BEGIN Extracted information

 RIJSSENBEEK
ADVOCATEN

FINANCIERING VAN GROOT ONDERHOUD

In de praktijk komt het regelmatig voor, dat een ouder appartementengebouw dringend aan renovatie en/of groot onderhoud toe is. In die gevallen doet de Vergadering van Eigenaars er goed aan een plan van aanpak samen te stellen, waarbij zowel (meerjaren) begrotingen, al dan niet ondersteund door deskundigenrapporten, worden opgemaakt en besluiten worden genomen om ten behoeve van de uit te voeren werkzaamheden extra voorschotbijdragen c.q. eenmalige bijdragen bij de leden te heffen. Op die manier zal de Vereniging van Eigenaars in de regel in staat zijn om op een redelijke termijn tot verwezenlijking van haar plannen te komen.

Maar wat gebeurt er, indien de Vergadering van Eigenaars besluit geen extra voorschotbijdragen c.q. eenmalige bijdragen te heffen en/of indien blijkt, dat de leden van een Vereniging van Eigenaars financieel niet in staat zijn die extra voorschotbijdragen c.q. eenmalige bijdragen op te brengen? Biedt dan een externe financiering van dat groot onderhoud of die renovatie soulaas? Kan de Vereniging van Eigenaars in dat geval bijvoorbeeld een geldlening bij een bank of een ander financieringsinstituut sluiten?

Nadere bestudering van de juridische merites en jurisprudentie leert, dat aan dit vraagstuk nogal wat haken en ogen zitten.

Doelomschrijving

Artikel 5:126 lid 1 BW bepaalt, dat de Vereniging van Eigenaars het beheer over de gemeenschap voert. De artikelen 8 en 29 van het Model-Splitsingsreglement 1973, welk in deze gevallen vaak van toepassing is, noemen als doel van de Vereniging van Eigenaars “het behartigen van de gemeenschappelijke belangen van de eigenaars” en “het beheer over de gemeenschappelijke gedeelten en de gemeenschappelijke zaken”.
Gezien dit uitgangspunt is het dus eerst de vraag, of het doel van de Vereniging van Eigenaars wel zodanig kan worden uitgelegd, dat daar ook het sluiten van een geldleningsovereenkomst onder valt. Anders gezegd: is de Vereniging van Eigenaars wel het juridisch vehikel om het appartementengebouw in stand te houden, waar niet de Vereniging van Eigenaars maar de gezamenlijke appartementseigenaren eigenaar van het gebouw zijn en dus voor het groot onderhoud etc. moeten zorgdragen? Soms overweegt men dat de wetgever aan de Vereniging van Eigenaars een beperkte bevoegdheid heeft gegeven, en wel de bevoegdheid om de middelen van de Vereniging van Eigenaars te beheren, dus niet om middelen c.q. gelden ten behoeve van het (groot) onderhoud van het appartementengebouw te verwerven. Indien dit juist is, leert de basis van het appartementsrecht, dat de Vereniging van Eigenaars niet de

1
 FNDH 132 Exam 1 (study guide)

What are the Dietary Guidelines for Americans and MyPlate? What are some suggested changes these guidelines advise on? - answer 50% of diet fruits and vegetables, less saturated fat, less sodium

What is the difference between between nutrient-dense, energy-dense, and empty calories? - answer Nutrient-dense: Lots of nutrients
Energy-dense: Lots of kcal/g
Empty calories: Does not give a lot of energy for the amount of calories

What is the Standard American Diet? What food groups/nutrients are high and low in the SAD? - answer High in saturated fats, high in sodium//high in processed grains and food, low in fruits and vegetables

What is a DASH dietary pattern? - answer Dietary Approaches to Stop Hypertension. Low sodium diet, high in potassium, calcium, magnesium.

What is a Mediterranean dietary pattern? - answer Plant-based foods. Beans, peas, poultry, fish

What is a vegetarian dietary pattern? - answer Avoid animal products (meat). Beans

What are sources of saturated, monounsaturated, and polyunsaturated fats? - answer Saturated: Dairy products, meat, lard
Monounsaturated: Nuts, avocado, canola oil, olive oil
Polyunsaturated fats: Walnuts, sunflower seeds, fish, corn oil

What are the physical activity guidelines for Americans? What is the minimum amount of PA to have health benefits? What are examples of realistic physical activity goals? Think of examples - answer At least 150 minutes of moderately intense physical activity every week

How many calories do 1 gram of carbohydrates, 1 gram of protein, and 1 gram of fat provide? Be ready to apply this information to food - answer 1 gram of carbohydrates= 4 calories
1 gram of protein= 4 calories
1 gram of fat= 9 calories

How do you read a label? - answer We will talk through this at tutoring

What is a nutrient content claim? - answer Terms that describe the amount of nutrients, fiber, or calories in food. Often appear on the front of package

END Extracted information

— Action item —
The answer must be every line from the entries above that holds the string "meat".

— Answer for the task —
What is a vegetarian dietary pattern? - answer Avoid animal products (meat). Beans
What are sources of saturated, monounsaturated, and polyunsaturated fats? - answer Saturated: Dairy products, meat, lard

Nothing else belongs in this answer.